California Gov. Jerry Brown signed a new bill Thursday, Sept. 25 banning forced sterilization as a form of birth control in state prisons, a medical procedure commonly given to women without their consent.
The new law will protect women in county jails, state prisons and other detention centers by requiring that inmates first receive extensive counseling from independent physicians in life-threatening situations before they comply to having tubal ligations and hysterectomies, which have been against the law since 1979.
“There is a lot of wrongdoing towards women behind bars,” women and gender studies professor, MA Jaimes Guerrero said. “There’s a lot of manipulation and exploitation.”
Guerrero argued that sterilizing women without consent denies them of a basic human right.
Justice Now, a prisoner abolition organization in Oakland that focuses on the needs of women prisoners, started looking at prenatal care in prisons in 2004. The center analyzed how prisons delivered medical care to pregnant female inmates and discovered that illegal tubal ligations were taking place in prisons.
“Around that same time we had been working with people in other prisons who were being given hysterectomies or oophorectomies or having procedures that they were told were not sterilizing,” Campaign and Communications Director at Justice Now Misty Rojo said. “And through investigating their medical records we came to find out that they were in fact being sterilized surgically and not informed.”
SF State student Melanie Ruperto, 33, was incarcerated three times in a span of nine months between November 2010 to May 2011. She spent her sentence in the San Mateo County Jail and said she didn’t know forced sterilizations were happening at the county level.
“When I read about the article I was pretty shocked, because I didn’t know that they were doing that in prisons,” Ruperto said, referring to the article by CIR. “I’m glad that they passed the bill banning that because I don’t think people should be stripped of their right to have children.”
Ruperto has been a student at SF State since 2012 and she is also a part of Project Rebound, a SF State program that supports the formerly incarcerated on their journey through successful integration into a college setting.
“You don’t know what’s going to happen down the road, that person might change, they might get their life together, they might never return to prison,” she said, adding that there’s a lot of animosity towards women who have been in prison and have children.

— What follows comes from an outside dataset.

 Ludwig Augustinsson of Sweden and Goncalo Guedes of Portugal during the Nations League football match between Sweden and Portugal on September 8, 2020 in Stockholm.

More than 150 female inmates have been illegally sterilized from 2006 to 2010 without the required state approval by doctors contracted by the California Department of Corrections and Rehabilitation, according to The Center for Investigative Reporting.

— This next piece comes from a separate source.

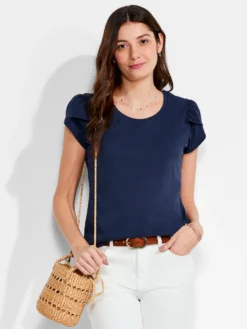 NZT Short Sleeve Tulip Sleeve Scoop Tee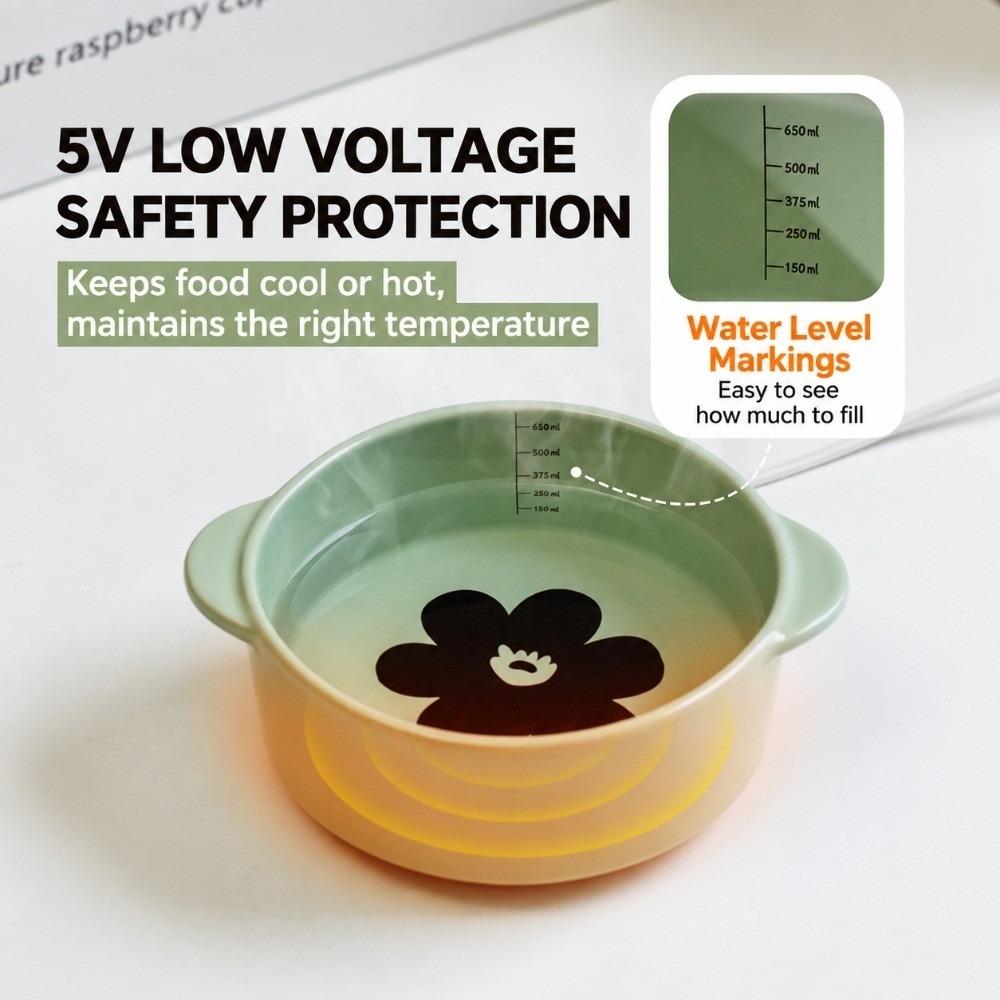 Constant Temperature Elevated Cat Bowl with Iron Stand Dog Drinking Bowl Pet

In some instances women were being told they needed a sterilization procedure, when they didn’t have any medical condition that warranted the surgery, Rojo said.
It wasn’t until Justice Now filed a public acts request to get data on how many women had been illegally sterilized that they started to draw attention and began knocking on legislative doors in 2010. When CIR got involved in the project, the organization and legislation began to push forward.

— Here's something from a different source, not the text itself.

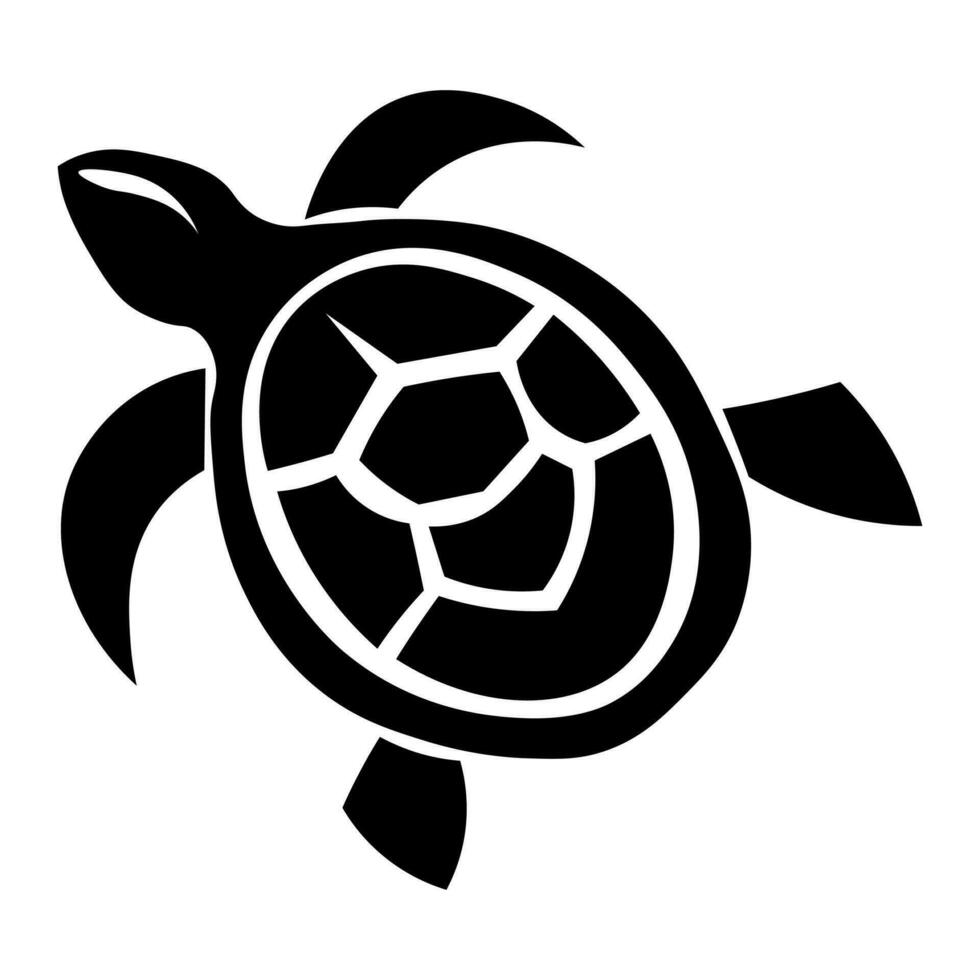 Schildkröte schwarz Symbol isoliert auf Weiß Hintergrund vektor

State Sen. Hannah-Beth Jackson’s office sponsored the legislation. “Justice Now stayed involved with the bill as far as sponsorship and helping to make sure that any of the amendments that were made were not done in a way that stripped the rights from the people inside,” Rojo said.
Rojo has been working with people both inside and outside of the prison system and has helped identify women who have had the procedure. Justice Now plans to identify and work with people who have undergone the procedure to work out an apology and other forms of reparation before the bill takes effect Jan. 1, 2015
“There’s a whole notification piece as to how this changes the system and how this changes the way doctors treat people inside because there’s a sunshine piece of the bill that moves the prohibition on tubal ligation from the health and safety code over to the penal code,” Rojo said.
Rojo also mentioned that according to California Department of Corrections and Rehabilitation, doctors were unaware that tubal ligations were in fact illegal, because the law had been placed under the health code instead of the penal code.
Under the new system, if there is a diagnosed medical need a new process will have to be followed, such as offering a second opinion or a less invasive remedy first. If the person refuses those remedies or those remedies seem not to work then they would be able to get a sterilization procedure. A mental health exam will also follow so that the person can fully understand the extent of the procedure.
The new law will also require local jails and state prisons to track the surgeries online.
“Our hope going forward and being part of the bill also calls for statistical data to be released on an annual basis and be published on a website,” Rojo said. “We hope we can also monitor the statistical data and hopefully we’ll see the numbers of people who are getting sterilizing procedures to drop.”